> **Exercise aim**:
Pick up the overview of Quiver's pool and connection-layer architecture below, continuing from its last bullet point. Do not continue the entries that follow it.

**** Passage provided ****

The coordinator uses a two-phase caller model: the caller makes a gen_statem call to the coordinator, which forwards {:forward_request, from, ...} to a worker. The worker replies directly to the original caller's from, keeping the coordinator out of the data path.

HTTP/3 Pool

Quiver.Pool.HTTP3 mirrors the HTTP/2 two-level architecture:

  1. Coordinator (Pool.HTTP3) -- a GenStateMachine per origin (:idle / :connected states). Routes callers to connection workers with available stream slots, eagerly expanding up to max_connections, and queues callers when all slots are saturated.

  2. Connection worker (Pool.HTTP3.Connection) -- a GenStateMachine per QUIC connection with :connecting, :connected, and :draining states. Owns the :quic_h3 connection pid, translates QUIC events into caller replies, handles GOAWAY-driven drain, and emits connection telemetry.

The HTTP/3 handshake is asynchronous: the worker starts in :connecting, queues any requests forwarded during the handshake, and flushes them on transition to :connected. It notifies the coordinator via {:connection_ready, pid, peer_max_streams} so the coordinator only picks fully-established connections.

The coordinator uses the same two-phase caller model as HTTP/2: workers reply directly to the original caller's from. Request body streaming uses linked tasks per stream that pump enumerables back to the worker as {:stream_chunk, sid, chunk} / {:stream_end, sid} info messages.

Connection Layer

The Quiver.Conn behaviour defines the wire protocol interface. Two implementations:

HTTP/1.1

Quiver.Conn.HTTP1 implements synchronous request/response. Sub-modules handle parsing (HTTP1.Parse) and request formatting (HTTP1.Request). Supports keep-alive for connection reuse and chunked transfer encoding.

HTTP/2

Quiver.Conn.HTTP2 is a stateless data struct (not a process). It handles:

  • TLS+ALPN negotiation (no h2c/cleartext upgrade)
  • HPACK header compression via the hpax library
  • Flow control with per-stream and connection-level windows
  • Frame codec (HTTP2.Frame) for encoding and decoding

The HTTP/2 connection struct is owned and mutated by the Connection worker process.

HTTP/3

Quiver.Conn.HTTP3 wraps the :quic_h3 library (which itself owns the QUIC connection and HTTP/3 framing layer). Unlike Conn.HTTP2 it is not a self-contained codec; framing, HPACK/QPACK, and flow control all live inside :quic_h3. The Quiver-side module focuses on:

  • Building HTTP/3 pseudo-header lists from (method, path, headers, origin) tuples (validating forbidden headers and normalising case).

**** Entries supplied ****

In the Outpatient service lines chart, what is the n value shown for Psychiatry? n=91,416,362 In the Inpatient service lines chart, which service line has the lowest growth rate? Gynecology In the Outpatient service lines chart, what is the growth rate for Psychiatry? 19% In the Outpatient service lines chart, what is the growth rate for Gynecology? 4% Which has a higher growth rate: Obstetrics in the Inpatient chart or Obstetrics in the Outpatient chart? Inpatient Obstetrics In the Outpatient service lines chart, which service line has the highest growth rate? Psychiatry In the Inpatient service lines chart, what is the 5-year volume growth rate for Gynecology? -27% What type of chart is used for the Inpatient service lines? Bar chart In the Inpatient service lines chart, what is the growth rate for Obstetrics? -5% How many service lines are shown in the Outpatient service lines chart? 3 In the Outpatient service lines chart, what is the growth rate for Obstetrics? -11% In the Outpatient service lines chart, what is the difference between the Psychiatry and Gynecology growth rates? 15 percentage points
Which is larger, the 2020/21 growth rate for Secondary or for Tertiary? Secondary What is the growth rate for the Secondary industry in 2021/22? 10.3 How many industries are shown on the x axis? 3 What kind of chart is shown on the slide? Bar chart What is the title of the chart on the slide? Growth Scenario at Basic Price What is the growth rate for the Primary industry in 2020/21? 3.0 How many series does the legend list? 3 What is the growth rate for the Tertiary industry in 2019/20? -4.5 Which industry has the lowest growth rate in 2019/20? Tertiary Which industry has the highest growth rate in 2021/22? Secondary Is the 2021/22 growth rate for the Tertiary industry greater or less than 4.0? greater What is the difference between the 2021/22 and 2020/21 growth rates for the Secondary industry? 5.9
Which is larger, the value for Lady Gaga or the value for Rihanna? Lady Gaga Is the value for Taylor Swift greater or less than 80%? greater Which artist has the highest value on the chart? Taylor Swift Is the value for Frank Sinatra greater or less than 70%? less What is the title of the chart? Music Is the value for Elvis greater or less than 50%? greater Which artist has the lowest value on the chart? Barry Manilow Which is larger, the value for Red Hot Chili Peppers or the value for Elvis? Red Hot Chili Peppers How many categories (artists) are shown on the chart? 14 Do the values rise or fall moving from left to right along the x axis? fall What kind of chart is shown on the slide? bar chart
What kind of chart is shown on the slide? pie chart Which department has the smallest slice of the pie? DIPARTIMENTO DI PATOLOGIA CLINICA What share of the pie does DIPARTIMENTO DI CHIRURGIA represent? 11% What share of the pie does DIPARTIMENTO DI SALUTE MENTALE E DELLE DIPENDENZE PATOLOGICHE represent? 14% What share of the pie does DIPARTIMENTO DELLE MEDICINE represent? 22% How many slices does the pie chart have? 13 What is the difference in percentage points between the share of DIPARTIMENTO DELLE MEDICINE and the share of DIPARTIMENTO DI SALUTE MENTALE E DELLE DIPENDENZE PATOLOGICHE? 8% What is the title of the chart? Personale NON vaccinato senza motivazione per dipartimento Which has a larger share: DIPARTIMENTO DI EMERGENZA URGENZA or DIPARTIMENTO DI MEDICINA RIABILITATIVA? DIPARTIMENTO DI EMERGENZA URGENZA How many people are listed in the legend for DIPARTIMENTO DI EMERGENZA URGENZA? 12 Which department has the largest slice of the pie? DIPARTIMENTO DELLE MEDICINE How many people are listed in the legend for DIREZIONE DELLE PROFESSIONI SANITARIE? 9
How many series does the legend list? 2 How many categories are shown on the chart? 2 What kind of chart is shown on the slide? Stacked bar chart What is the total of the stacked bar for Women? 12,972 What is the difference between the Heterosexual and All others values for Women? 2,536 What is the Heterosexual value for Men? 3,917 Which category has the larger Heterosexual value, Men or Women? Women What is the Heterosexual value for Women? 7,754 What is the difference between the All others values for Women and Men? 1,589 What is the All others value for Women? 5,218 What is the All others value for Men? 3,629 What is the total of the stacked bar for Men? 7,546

****

> **Output for this exercise**:
  • Querying peer settings such as peer_max_streams.
  • Mapping QUIC and HTTP/3 error codes onto Quiver's structured error types (H3StreamError, H3GoAway, QUICTransportError, QUICHandshakeFailed).

HTTP/3 is HTTPS-only (no cleartext fallback); the transport is QUIC over UDP and ALPN negotiates the h3 token directly inside the QUIC handshake.

Transport Layer

The Quiver.Transport behaviour abstracts socket operations with two implementations:

Sockets are passive by default. Use activate/1 to switch to {:active, :once} mode for receiving server-initiated frames (HTTP/2 PING, GOAWAY).

For HTTP/3, the transport is QUIC over UDP and is owned by :quic_h3 itself; Quiver does not interact with sockets directly for that protocol.

Supervision Tree

Quiver.Supervisor (:rest_for_one)
  |-- Cleanup (GenServer, traps exit to clean persistent_term)
  |-- Registry (pool lookup by origin)
  |-- DynamicSupervisor (pool processes)
        |-- Pool.HTTP1 (per origin, NimblePool)
        |-- Pool.HTTP2 (per origin, coordinator)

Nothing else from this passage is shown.